Ketiga, tidak meratanya dan rendahnya layanan distribusi hasil tangkapan ikan laut untuk dipasarkan pada warga kota yang lokasinya jauh dari pesisir pantai sehingga masyarakat di sana tidak mengenal dan terbiasa untuk mengonsumsinya sehari-hari.
Keempat, rendahnya teknologi pengolahan dan pengawetan hasil tangkapan ikan untuk diolah secara langsung siap saji ataupun dalam bentuk makanan mentah yang tetap segar sebagai komoditas ekspor dengan menjaga standar kualitas dan kuantitas tentunya.
Kampanyekan gerakan makan ikan laut?
Ibu Susi Pudjiastuti, mantan Menteri Kelautan dan Perikanan Indonesia periode 2014-2019, dari dulu juga sudah mencanangkan gerakan untuk mengkonsumsi ikan laut pada masyarakat Indonesia, namun kita mengetahui sendiri bahwa hasilnya juga tidak menggembirakan.
Saking gregetannya melihat potensi kekayaan ikan laut kita yang sering dicuri, sampai ada idiom dari beliau untuk menenggelamkan kapal-kapal nelayan asing bila tertangkap basah mencuri ikan di perairan laut Indonesia.

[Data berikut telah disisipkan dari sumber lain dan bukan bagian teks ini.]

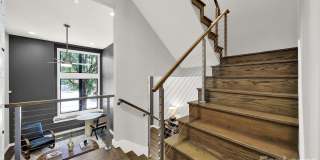 428 E 33rd Street Gallery 7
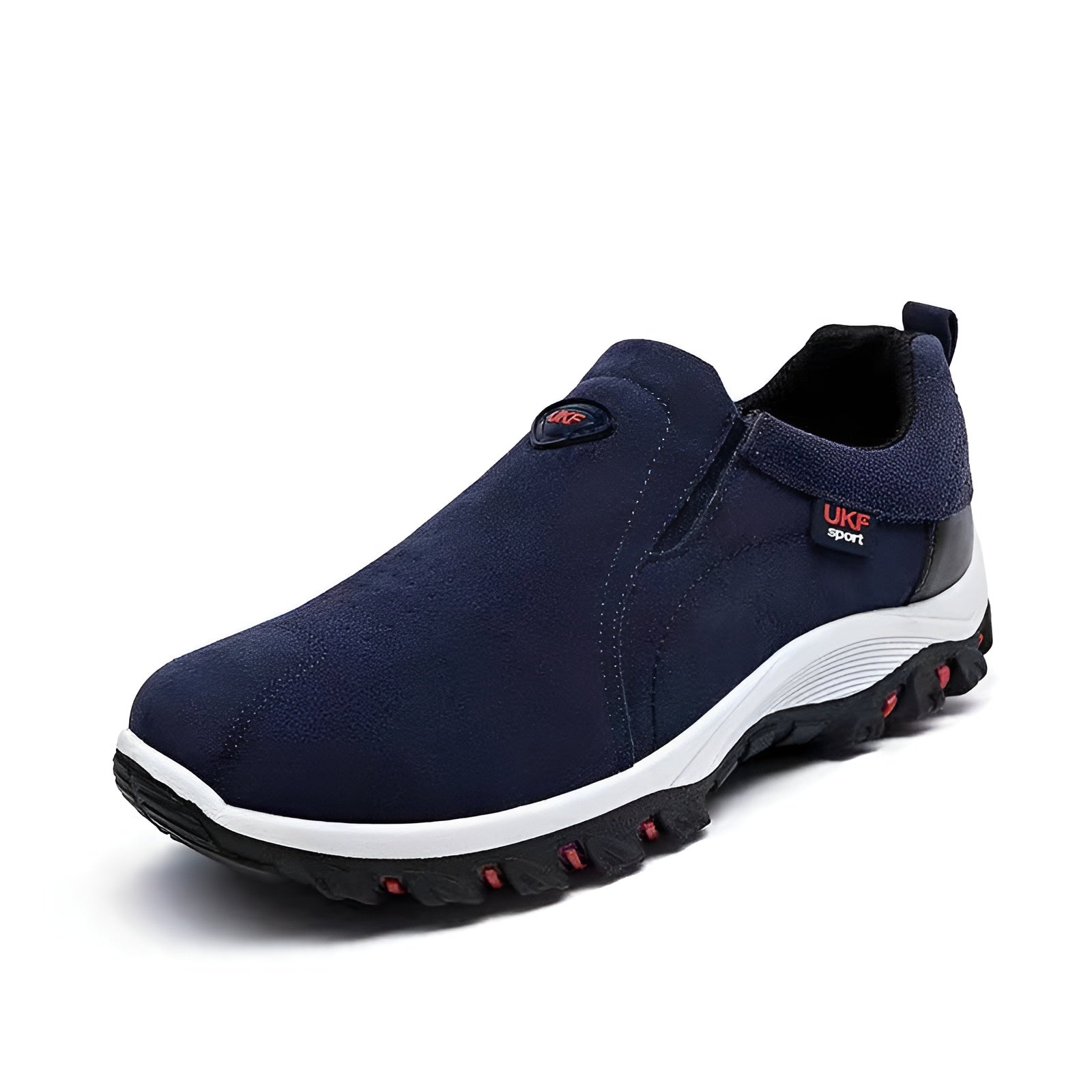 Schuhe Herren für jeden Anlass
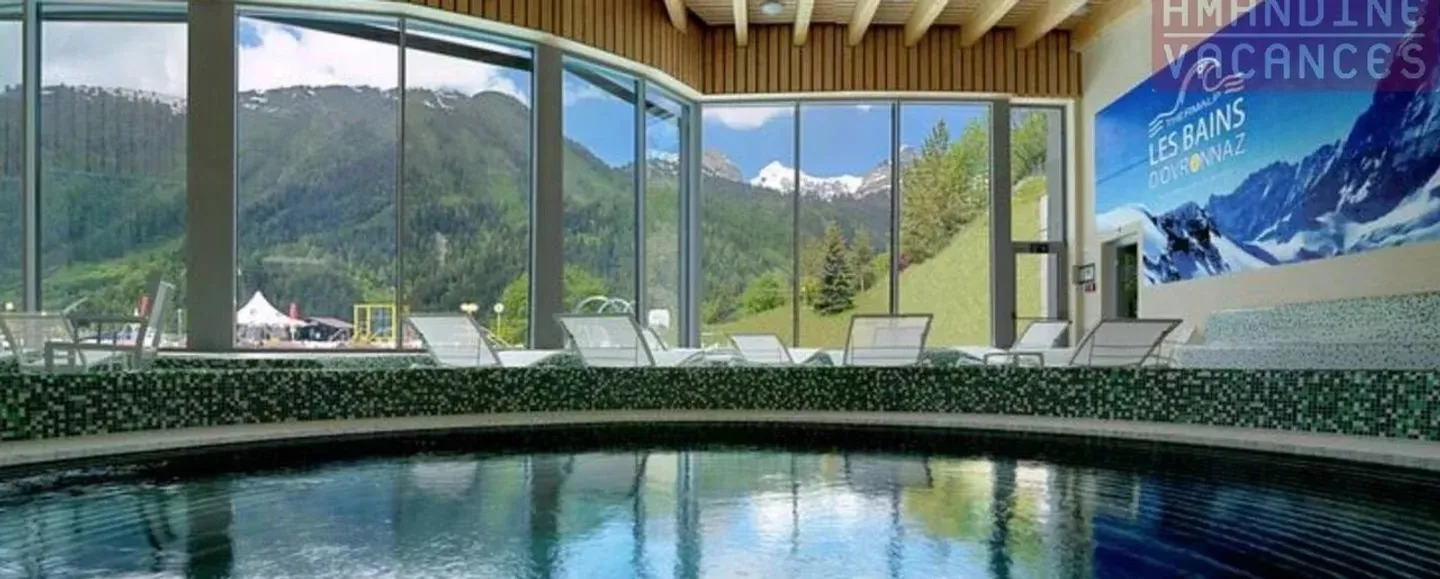 Appartamento 1 camera - Foto 5 di 13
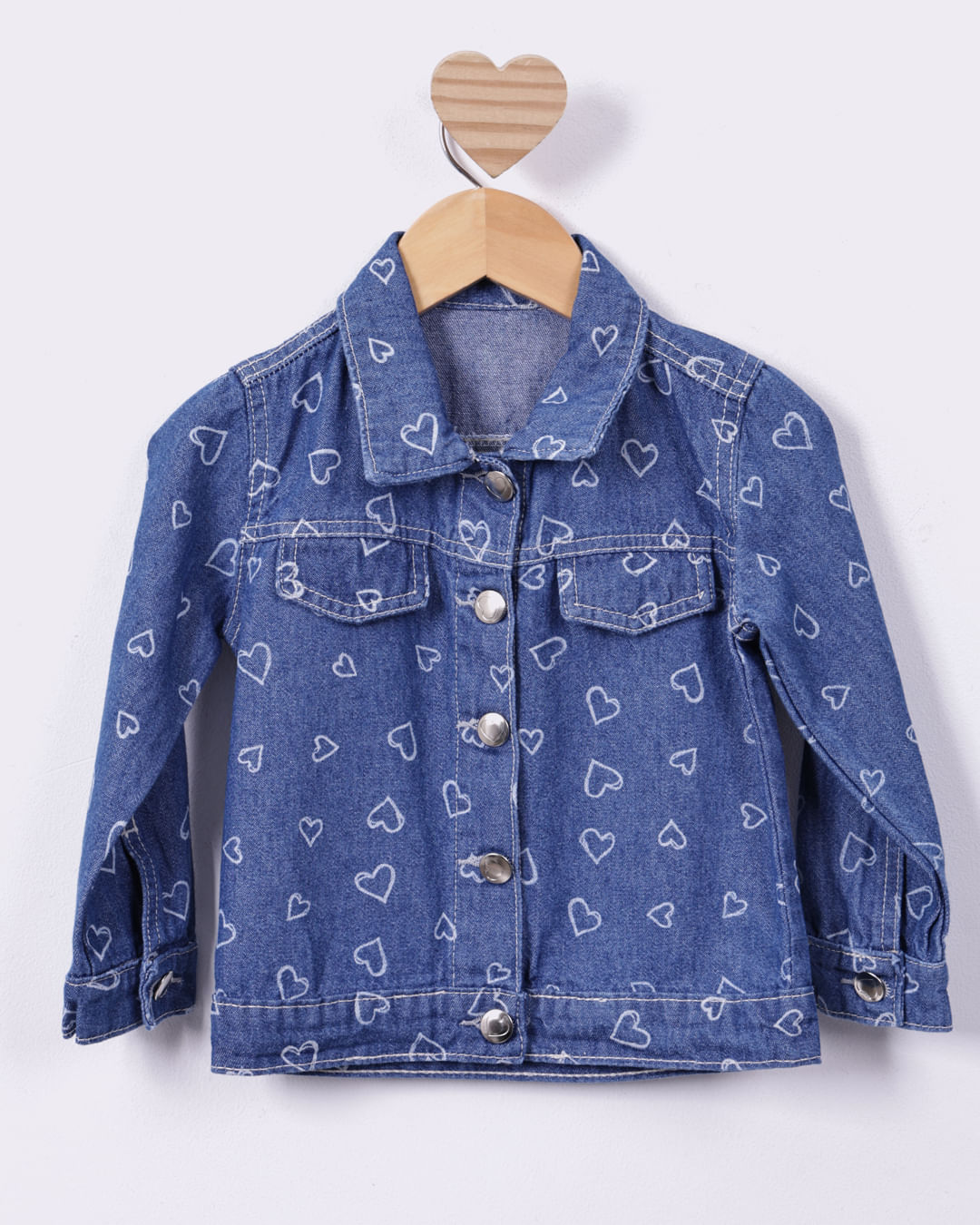 Jaqueta-Cora-Lc-F-13---Jeans-Blue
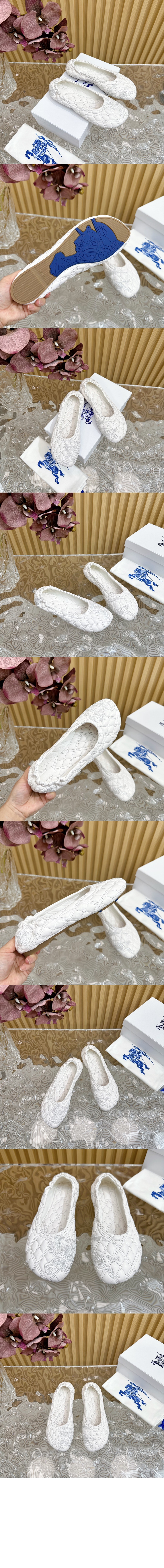 미러급레플리카사이트 | 명품레플리카 전문 쇼핑몰  | 퍼스트원 - 발레리나 80803831 > 버버리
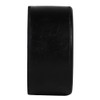 ROLAIR 219 Air Compressor Rubber Foot Mount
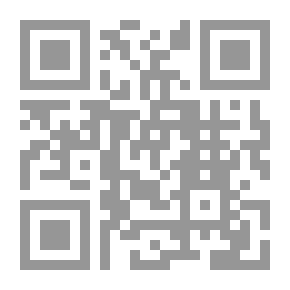 Qr Code تقنيات الفن القصصي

Jadi, tidak ada salahnya untuk memaksimalkan konsumsi ikan laut yang banyak gizi dan proteinnya, meletakkan menu Fish dan Chips dengan segelas susu murni untuk program makan siang gratis bagi anak sekolah adalah solusi yang tepat di masa depan.

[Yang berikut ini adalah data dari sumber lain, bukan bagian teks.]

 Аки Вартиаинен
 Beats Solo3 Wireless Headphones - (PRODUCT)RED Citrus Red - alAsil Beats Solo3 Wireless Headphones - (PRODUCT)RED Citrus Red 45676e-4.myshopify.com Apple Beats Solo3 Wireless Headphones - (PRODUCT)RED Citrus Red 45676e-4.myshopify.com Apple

Usaha Mikro Kecil dan Menengah (UMKM) yang ada di masyarakat sekitar bergerak di bidang home industry kuliner dan sudah memenuhi syarat, bisa ditunjuk untuk menjadi penyedia atau supplier jasa boga bagi program makan siang gratis untuk anak-anak sekolah di seluruh tanah air.
Baca Juga: Gimbap Ala Chef Zaini, Menu Berbuka Anak Kost yang Hemat dan Sehat
Dampaknya, perekonomian masyarakat mulai dari nelayan, usaha distribusi dan transportasi, jasa boga kuliner masyarakat dan orang tua murid akan mampu menggeliatkan perekonomian masyarakat menengah ke bawah dan akan bisa menjaga stabilitas semua sektor dan kemandirian tingkat hidup masyarakat di setiap daerah.